-- YOUR TASK --
The records are to be copied in their entirety, exactly as given.

#### DATA FOR REVIEW

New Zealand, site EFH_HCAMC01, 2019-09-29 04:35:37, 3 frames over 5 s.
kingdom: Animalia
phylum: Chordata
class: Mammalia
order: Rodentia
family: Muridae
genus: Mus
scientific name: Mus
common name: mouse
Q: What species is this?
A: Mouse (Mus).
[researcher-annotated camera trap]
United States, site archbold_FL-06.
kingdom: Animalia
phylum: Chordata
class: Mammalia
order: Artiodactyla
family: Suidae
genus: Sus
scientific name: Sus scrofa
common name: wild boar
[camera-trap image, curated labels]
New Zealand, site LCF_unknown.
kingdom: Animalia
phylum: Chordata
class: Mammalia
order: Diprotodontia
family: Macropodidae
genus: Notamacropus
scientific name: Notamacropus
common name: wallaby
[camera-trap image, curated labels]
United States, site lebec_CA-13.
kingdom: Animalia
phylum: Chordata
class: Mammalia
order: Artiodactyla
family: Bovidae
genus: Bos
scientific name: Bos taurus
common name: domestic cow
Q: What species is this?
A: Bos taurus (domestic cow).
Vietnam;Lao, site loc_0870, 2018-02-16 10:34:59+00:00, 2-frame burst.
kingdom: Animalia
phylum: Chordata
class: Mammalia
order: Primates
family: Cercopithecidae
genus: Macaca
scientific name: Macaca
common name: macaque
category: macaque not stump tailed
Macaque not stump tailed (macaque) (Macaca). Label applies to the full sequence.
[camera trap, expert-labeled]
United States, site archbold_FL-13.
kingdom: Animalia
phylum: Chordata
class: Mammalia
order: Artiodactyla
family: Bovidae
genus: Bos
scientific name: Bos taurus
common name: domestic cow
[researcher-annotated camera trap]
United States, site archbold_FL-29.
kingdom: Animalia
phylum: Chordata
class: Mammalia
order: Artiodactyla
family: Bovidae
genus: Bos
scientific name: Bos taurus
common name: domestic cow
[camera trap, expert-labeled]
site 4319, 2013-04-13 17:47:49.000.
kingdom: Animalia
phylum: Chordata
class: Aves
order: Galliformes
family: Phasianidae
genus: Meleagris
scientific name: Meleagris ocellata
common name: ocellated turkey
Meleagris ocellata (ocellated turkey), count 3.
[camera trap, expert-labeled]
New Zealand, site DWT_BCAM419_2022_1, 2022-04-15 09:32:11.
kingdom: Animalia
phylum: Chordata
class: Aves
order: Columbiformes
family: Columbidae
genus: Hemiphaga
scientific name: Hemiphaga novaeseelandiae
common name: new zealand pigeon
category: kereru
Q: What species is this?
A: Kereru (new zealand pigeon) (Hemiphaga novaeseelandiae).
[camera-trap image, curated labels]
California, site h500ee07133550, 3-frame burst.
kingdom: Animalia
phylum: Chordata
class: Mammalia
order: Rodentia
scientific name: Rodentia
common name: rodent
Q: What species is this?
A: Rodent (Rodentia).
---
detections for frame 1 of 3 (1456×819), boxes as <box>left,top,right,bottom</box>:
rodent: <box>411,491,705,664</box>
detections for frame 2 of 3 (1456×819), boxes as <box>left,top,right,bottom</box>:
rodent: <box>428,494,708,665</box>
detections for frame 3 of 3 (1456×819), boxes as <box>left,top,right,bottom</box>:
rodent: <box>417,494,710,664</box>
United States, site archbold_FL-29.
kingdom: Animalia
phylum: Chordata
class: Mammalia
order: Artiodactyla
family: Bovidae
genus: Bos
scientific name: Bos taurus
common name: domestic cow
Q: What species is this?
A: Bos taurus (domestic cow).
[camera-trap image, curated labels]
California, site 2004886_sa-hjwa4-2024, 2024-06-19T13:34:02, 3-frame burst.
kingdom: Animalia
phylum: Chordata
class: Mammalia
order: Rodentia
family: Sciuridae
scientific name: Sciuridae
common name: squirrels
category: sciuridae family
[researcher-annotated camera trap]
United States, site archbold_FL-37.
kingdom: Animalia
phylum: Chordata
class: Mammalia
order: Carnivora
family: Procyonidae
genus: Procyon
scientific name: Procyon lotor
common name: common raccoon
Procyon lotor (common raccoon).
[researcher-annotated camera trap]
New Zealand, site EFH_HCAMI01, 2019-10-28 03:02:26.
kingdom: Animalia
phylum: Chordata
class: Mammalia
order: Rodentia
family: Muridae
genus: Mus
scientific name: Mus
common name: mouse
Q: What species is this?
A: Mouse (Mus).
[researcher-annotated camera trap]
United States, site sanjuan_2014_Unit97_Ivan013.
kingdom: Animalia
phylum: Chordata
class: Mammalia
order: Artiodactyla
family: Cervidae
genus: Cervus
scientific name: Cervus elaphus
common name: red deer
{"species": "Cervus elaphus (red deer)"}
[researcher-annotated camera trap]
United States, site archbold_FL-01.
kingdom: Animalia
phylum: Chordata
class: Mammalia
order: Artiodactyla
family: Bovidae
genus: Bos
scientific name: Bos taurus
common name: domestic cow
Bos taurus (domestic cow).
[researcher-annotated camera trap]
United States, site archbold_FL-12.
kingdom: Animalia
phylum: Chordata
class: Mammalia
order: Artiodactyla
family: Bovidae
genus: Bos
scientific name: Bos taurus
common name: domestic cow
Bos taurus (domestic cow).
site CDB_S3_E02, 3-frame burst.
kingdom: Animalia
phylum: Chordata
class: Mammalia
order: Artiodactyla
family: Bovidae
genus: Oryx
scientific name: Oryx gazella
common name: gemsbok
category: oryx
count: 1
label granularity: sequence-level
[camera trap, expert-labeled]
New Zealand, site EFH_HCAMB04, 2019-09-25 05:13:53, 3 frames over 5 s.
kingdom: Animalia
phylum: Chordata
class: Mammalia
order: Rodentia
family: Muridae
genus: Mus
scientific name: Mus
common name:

########

-- ANSWER TO THE EXERCISE --
New Zealand, site EFH_HCAMC01, 2019-09-29 04:35:37, 3 frames over 5 s.
kingdom: Animalia
phylum: Chordata
class: Mammalia
order: Rodentia
family: Muridae
genus: Mus
scientific name: Mus
common name: mouse
Q: What species is this?
A: Mouse (Mus).
[researcher-annotated camera trap]
United States, site archbold_FL-06.
kingdom: Animalia
phylum: Chordata
class: Mammalia
order: Artiodactyla
family: Suidae
genus: Sus
scientific name: Sus scrofa
common name: wild boar
[camera-trap image, curated labels]
New Zealand, site LCF_unknown.
kingdom: Animalia
phylum: Chordata
class: Mammalia
order: Diprotodontia
family: Macropodidae
genus: Notamacropus
scientific name: Notamacropus
common name: wallaby
[camera-trap image, curated labels]
United States, site lebec_CA-13.
kingdom: Animalia
phylum: Chordata
class: Mammalia
order: Artiodactyla
family: Bovidae
genus: Bos
scientific name: Bos taurus
common name: domestic cow
Q: What species is this?
A: Bos taurus (domestic cow).
Vietnam;Lao, site loc_0870, 2018-02-16 10:34:59+00:00, 2-frame burst.
kingdom: Animalia
phylum: Chordata
class: Mammalia
order: Primates
family: Cercopithecidae
genus: Macaca
scientific name: Macaca
common name: macaque
category: macaque not stump tailed
Macaque not stump tailed (macaque) (Macaca). Label applies to the full sequence.
[camera trap, expert-labeled]
United States, site archbold_FL-13.
kingdom: Animalia
phylum: Chordata
class: Mammalia
order: Artiodactyla
family: Bovidae
genus: Bos
scientific name: Bos taurus
common name: domestic cow
[researcher-annotated camera trap]
United States, site archbold_FL-29.
kingdom: Animalia
phylum: Chordata
class: Mammalia
order: Artiodactyla
family: Bovidae
genus: Bos
scientific name: Bos taurus
common name: domestic cow
[camera trap, expert-labeled]
site 4319, 2013-04-13 17:47:49.000.
kingdom: Animalia
phylum: Chordata
class: Aves
order: Galliformes
family: Phasianidae
genus: Meleagris
scientific name: Meleagris ocellata
common name: ocellated turkey
Meleagris ocellata (ocellated turkey), count 3.
[camera trap, expert-labeled]
New Zealand, site DWT_BCAM419_2022_1, 2022-04-15 09:32:11.
kingdom: Animalia
phylum: Chordata
class: Aves
order: Columbiformes
family: Columbidae
genus: Hemiphaga
scientific name: Hemiphaga novaeseelandiae
common name: new zealand pigeon
category: kereru
Q: What species is this?
A: Kereru (new zealand pigeon) (Hemiphaga novaeseelandiae).
[camera-trap image, curated labels]
California, site h500ee07133550, 3-frame burst.
kingdom: Animalia
phylum: Chordata
class: Mammalia
order: Rodentia
scientific name: Rodentia
common name: rodent
Q: What species is this?
A: Rodent (Rodentia).
---
detections for frame 1 of 3 (1456×819), boxes as <box>left,top,right,bottom</box>:
rodent: <box>411,491,705,664</box>
detections for frame 2 of 3 (1456×819), boxes as <box>left,top,right,bottom</box>:
rodent: <box>428,494,708,665</box>
detections for frame 3 of 3 (1456×819), boxes as <box>left,top,right,bottom</box>:
rodent: <box>417,494,710,664</box>
United States, site archbold_FL-29.
kingdom: Animalia
phylum: Chordata
class: Mammalia
order: Artiodactyla
family: Bovidae
genus: Bos
scientific name: Bos taurus
common name: domestic cow
Q: What species is this?
A: Bos taurus (domestic cow).
[camera-trap image, curated labels]
California, site 2004886_sa-hjwa4-2024, 2024-06-19T13:34:02, 3-frame burst.
kingdom: Animalia
phylum: Chordata
class: Mammalia
order: Rodentia
family: Sciuridae
scientific name: Sciuridae
common name: squirrels
category: sciuridae family
[researcher-annotated camera trap]
United States, site archbold_FL-37.
kingdom: Animalia
phylum: Chordata
class: Mammalia
order: Carnivora
family: Procyonidae
genus: Procyon
scientific name: Procyon lotor
common name: common raccoon
Procyon lotor (common raccoon).
[researcher-annotated camera trap]
New Zealand, site EFH_HCAMI01, 2019-10-28 03:02:26.
kingdom: Animalia
phylum: Chordata
class: Mammalia
order: Rodentia
family: Muridae
genus: Mus
scientific name: Mus
common name: mouse
Q: What species is this?
A: Mouse (Mus).
[researcher-annotated camera trap]
United States, site sanjuan_2014_Unit97_Ivan013.
kingdom: Animalia
phylum: Chordata
class: Mammalia
order: Artiodactyla
family: Cervidae
genus: Cervus
scientific name: Cervus elaphus
common name: red deer
{"species": "Cervus elaphus (red deer)"}
[researcher-annotated camera trap]
United States, site archbold_FL-01.
kingdom: Animalia
phylum: Chordata
class: Mammalia
order: Artiodactyla
family: Bovidae
genus: Bos
scientific name: Bos taurus
common name: domestic cow
Bos taurus (domestic cow).
[researcher-annotated camera trap]
United States, site archbold_FL-12.
kingdom: Animalia
phylum: Chordata
class: Mammalia
order: Artiodactyla
family: Bovidae
genus: Bos
scientific name: Bos taurus
common name: domestic cow
Bos taurus (domestic cow).
site CDB_S3_E02, 3-frame burst.
kingdom: Animalia
phylum: Chordata
class: Mammalia
order: Artiodactyla
family: Bovidae
genus: Oryx
scientific name: Oryx gazella
common name: gemsbok
category: oryx
count: 1
label granularity: sequence-level
[camera trap, expert-labeled]
New Zealand, site EFH_HCAMB04, 2019-09-25 05:13:53, 3 frames over 5 s.
kingdom: Animalia
phylum: Chordata
class: Mammalia
order: Rodentia
family: Muridae
genus: Mus
scientific name: Mus
common name:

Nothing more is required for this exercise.